* BEGIN Given records *
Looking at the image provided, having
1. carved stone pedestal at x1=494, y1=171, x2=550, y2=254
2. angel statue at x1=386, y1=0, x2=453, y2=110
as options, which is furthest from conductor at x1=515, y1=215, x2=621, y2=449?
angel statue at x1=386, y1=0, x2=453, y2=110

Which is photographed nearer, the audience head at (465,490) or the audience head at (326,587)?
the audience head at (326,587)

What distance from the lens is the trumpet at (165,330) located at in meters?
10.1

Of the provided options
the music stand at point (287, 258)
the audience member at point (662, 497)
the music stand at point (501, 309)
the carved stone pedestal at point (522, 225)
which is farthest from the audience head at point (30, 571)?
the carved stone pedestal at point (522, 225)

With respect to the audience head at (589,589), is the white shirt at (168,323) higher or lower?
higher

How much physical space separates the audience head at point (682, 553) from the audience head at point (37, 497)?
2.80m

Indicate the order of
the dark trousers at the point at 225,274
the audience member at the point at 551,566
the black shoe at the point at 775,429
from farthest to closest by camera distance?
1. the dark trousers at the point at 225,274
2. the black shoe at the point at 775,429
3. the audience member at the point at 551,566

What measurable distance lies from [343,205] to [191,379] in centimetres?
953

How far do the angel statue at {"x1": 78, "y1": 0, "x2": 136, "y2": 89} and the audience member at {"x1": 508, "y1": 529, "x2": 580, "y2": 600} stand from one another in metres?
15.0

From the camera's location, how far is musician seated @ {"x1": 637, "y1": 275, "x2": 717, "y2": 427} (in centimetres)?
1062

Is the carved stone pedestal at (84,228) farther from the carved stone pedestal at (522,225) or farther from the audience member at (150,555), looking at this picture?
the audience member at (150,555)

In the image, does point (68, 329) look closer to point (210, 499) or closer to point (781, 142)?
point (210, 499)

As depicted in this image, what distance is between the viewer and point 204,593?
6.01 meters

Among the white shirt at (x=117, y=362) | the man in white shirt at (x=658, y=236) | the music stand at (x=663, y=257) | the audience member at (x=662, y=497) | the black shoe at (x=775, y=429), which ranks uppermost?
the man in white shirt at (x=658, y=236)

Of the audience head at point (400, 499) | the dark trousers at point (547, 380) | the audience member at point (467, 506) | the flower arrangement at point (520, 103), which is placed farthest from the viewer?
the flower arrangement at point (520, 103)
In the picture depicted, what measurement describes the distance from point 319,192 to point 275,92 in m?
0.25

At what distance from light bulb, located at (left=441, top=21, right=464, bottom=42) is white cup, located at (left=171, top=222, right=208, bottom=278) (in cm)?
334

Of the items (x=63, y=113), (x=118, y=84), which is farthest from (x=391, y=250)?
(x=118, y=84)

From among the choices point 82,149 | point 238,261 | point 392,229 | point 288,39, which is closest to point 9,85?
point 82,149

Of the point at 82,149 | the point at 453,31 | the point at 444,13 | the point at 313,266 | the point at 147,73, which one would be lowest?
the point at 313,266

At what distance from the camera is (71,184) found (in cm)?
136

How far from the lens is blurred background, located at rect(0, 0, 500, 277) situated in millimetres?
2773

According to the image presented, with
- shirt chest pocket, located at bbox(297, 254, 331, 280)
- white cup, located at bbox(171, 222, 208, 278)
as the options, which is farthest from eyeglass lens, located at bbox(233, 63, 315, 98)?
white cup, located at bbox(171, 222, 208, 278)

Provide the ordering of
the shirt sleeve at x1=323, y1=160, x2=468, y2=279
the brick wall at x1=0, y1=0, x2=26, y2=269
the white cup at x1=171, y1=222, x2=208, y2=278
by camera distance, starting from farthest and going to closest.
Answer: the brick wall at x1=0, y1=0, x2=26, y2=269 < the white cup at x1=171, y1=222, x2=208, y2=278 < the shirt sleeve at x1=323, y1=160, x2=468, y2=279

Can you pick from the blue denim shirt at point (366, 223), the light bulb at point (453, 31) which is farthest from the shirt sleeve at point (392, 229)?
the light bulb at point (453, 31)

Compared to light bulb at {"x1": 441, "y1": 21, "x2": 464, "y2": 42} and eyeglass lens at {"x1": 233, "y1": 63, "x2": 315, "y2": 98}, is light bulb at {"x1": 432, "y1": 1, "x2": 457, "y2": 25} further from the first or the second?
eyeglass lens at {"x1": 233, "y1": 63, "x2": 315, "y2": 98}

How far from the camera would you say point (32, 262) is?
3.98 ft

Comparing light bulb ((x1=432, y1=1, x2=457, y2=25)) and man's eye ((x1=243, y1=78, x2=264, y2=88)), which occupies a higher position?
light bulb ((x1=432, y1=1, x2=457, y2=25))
* END Given records *
### [Requirements]
Rewrite the records above, changing "trumpet" to "horn" everywhere and leaving everything else the same.

### [Result below]
Looking at the image provided, having
1. carved stone pedestal at x1=494, y1=171, x2=550, y2=254
2. angel statue at x1=386, y1=0, x2=453, y2=110
as options, which is furthest from conductor at x1=515, y1=215, x2=621, y2=449?
angel statue at x1=386, y1=0, x2=453, y2=110

Which is photographed nearer, the audience head at (465,490) or the audience head at (326,587)?
the audience head at (326,587)

What distance from the lens is the horn at (165,330) located at in meters?
10.1

Of the provided options
the music stand at point (287, 258)
the audience member at point (662, 497)
the music stand at point (501, 309)
the carved stone pedestal at point (522, 225)
which is farthest from the audience head at point (30, 571)?
the carved stone pedestal at point (522, 225)

With respect to the audience head at (589,589), is the white shirt at (168,323) higher or lower?
higher

How much physical space separates the audience head at point (682, 553) from the audience head at point (37, 497)?
2.80m

Indicate the order of
the dark trousers at the point at 225,274
the audience member at the point at 551,566
the black shoe at the point at 775,429
from farthest to closest by camera distance?
1. the dark trousers at the point at 225,274
2. the black shoe at the point at 775,429
3. the audience member at the point at 551,566

What measurable distance lies from [343,205] to [191,379] in centimetres?
953

How far do the angel statue at {"x1": 78, "y1": 0, "x2": 136, "y2": 89} and the audience member at {"x1": 508, "y1": 529, "x2": 580, "y2": 600} stand from one another in metres?
15.0

From the camera's location, how far is musician seated @ {"x1": 637, "y1": 275, "x2": 717, "y2": 427} (in centimetres)?
1062

Is the carved stone pedestal at (84,228) farther from the carved stone pedestal at (522,225) or farther from the audience member at (150,555), looking at this picture?
the audience member at (150,555)

In the image, does point (68, 329) look closer to point (210, 499) or closer to point (781, 142)?
point (210, 499)

As depicted in this image, what distance is between the viewer and point 204,593?
6.01 meters

Among the white shirt at (x=117, y=362) | the man in white shirt at (x=658, y=236) | the music stand at (x=663, y=257) | the audience member at (x=662, y=497) | the black shoe at (x=775, y=429), which ranks uppermost?
the man in white shirt at (x=658, y=236)

Of the audience head at point (400, 499) | the dark trousers at point (547, 380) | the audience member at point (467, 506) | the flower arrangement at point (520, 103), which is placed farthest from the viewer?
the flower arrangement at point (520, 103)
In the picture depicted, what measurement describes the distance from point 319,192 to point 275,92 in m?
0.25

At what distance from light bulb, located at (left=441, top=21, right=464, bottom=42) is white cup, located at (left=171, top=222, right=208, bottom=278) (in cm)?
334

Of the items (x=63, y=113), (x=118, y=84), which is farthest from (x=391, y=250)?
(x=118, y=84)

From among the choices point 82,149 | point 238,261 | point 392,229 | point 288,39, which is closest to point 9,85?
point 82,149

Of the point at 82,149 | the point at 453,31 | the point at 444,13 | the point at 313,266 | the point at 147,73, which one would be lowest?
the point at 313,266

At what distance from the camera is (71,184) found (in cm)?
136

How far from the lens is blurred background, located at rect(0, 0, 500, 277) situated in millimetres?
2773

According to the image presented, with
- shirt chest pocket, located at bbox(297, 254, 331, 280)
- white cup, located at bbox(171, 222, 208, 278)
as the options, which is farthest from eyeglass lens, located at bbox(233, 63, 315, 98)?
white cup, located at bbox(171, 222, 208, 278)

Provide the ordering of
the shirt sleeve at x1=323, y1=160, x2=468, y2=279
the brick wall at x1=0, y1=0, x2=26, y2=269
the white cup at x1=171, y1=222, x2=208, y2=278
by camera distance, starting from farthest and going to closest.
Answer: the brick wall at x1=0, y1=0, x2=26, y2=269 < the white cup at x1=171, y1=222, x2=208, y2=278 < the shirt sleeve at x1=323, y1=160, x2=468, y2=279

Can you pick from the blue denim shirt at point (366, 223), the light bulb at point (453, 31) which is farthest from the shirt sleeve at point (392, 229)?
the light bulb at point (453, 31)

Compared to light bulb at {"x1": 441, "y1": 21, "x2": 464, "y2": 42} and eyeglass lens at {"x1": 233, "y1": 63, "x2": 315, "y2": 98}, is light bulb at {"x1": 432, "y1": 1, "x2": 457, "y2": 25} further from the first or the second?
eyeglass lens at {"x1": 233, "y1": 63, "x2": 315, "y2": 98}

How far from the camera would you say point (32, 262) is?
3.98 ft

Comparing light bulb ((x1=432, y1=1, x2=457, y2=25)) and man's eye ((x1=243, y1=78, x2=264, y2=88)), which occupies a higher position?
light bulb ((x1=432, y1=1, x2=457, y2=25))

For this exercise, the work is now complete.